■ **DATA SECTION**:
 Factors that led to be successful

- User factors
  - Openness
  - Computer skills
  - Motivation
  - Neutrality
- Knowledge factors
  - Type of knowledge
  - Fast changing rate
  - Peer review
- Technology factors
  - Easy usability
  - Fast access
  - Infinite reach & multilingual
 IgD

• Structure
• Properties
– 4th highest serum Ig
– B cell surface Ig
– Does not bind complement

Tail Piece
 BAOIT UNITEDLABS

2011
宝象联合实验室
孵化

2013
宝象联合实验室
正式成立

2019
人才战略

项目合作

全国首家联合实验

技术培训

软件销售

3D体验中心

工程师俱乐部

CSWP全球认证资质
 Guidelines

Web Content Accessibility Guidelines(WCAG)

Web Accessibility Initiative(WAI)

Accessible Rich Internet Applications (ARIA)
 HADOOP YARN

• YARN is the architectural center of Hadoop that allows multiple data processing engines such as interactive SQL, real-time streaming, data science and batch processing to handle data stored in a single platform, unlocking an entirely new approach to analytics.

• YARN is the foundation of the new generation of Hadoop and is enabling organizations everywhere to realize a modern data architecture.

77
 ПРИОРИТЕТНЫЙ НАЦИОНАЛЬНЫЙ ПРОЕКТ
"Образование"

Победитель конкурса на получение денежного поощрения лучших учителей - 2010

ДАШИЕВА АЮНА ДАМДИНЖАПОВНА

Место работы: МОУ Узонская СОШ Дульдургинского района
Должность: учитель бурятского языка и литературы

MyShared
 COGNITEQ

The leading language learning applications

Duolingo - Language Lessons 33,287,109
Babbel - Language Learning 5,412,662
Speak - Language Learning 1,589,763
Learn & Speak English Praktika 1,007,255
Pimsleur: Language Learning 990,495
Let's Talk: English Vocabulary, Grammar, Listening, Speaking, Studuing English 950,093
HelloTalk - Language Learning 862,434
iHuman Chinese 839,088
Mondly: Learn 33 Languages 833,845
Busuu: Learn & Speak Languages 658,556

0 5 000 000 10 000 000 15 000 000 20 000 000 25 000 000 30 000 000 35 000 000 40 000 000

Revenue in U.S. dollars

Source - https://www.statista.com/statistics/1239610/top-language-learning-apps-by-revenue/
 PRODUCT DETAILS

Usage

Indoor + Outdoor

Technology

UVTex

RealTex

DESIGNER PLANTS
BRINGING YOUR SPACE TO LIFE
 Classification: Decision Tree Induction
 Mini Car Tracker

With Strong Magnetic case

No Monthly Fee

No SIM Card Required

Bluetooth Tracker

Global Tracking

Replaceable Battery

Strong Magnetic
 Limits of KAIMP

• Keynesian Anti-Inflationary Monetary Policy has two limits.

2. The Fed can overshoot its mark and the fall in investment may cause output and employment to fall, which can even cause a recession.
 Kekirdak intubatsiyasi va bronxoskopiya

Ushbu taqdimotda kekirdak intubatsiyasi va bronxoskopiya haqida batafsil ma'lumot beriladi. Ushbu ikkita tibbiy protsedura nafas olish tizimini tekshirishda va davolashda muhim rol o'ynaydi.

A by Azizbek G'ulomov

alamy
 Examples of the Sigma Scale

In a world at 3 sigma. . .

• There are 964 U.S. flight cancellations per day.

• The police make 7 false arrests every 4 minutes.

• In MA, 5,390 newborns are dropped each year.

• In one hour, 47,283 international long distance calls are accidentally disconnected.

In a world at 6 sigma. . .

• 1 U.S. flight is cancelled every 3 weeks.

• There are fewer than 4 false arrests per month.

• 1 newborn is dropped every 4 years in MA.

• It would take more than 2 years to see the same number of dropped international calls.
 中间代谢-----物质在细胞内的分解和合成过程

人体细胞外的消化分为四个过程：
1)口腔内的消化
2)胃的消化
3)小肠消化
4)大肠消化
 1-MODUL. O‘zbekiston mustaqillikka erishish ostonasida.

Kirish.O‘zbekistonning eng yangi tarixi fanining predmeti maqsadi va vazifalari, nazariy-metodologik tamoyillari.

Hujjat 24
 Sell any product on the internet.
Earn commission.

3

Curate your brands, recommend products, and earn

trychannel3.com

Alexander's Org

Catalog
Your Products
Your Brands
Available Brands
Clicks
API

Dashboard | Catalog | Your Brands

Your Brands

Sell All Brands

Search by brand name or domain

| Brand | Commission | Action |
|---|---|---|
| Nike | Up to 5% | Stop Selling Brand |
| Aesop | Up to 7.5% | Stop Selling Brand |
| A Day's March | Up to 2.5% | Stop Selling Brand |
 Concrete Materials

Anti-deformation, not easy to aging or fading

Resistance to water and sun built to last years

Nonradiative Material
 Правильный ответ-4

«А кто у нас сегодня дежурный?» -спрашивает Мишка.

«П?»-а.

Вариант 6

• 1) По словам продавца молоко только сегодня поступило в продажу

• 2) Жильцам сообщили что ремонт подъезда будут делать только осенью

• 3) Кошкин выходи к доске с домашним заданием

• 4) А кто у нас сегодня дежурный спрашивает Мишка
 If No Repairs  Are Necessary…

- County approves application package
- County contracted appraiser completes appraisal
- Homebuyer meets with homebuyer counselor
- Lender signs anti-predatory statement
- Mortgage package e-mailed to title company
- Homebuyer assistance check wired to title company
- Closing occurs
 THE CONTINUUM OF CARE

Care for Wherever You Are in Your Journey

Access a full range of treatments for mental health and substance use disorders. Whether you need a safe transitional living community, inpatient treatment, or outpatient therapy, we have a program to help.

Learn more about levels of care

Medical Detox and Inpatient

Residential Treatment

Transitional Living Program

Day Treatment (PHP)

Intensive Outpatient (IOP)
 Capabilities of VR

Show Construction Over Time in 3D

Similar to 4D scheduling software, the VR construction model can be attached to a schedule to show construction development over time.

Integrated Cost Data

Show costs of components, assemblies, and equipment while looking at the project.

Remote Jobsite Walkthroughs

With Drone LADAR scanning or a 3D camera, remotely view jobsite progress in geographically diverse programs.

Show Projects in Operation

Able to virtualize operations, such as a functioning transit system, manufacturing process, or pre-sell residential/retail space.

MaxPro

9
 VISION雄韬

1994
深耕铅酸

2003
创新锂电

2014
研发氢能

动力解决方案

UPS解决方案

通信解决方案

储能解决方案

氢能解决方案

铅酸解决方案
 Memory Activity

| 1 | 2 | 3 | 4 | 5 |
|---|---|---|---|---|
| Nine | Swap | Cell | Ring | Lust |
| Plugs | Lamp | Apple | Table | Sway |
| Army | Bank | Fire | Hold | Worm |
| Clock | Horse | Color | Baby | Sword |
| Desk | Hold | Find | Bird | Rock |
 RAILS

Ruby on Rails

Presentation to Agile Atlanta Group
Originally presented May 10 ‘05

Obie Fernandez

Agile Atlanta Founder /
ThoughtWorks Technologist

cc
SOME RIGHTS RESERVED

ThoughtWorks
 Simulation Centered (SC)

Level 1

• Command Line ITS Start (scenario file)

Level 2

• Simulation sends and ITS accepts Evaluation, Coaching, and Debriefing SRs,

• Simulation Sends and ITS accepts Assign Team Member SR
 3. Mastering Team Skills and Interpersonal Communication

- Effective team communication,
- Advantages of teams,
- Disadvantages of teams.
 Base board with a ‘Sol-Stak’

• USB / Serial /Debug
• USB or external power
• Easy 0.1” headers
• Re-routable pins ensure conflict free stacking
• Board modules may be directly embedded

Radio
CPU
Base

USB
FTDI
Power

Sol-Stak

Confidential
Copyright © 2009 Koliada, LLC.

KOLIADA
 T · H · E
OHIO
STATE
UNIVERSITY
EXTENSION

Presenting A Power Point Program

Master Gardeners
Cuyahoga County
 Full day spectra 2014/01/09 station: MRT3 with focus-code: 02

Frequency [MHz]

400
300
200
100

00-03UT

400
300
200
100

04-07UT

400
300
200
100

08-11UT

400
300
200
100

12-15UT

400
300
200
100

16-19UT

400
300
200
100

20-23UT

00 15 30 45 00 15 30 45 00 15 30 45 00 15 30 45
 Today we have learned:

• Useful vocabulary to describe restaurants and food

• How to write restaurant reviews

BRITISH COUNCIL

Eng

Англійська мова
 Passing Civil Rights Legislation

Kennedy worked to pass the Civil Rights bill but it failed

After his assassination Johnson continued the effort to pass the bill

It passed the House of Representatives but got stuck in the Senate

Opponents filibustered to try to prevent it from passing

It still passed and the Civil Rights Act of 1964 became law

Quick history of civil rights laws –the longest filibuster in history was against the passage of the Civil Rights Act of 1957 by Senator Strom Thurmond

■ **TASK BRIEF**:
Find the word "teams" in the entries. Copy each line that holds it.

■ **TASK ANSWER**:
- Advantages of teams,
- Disadvantages of teams.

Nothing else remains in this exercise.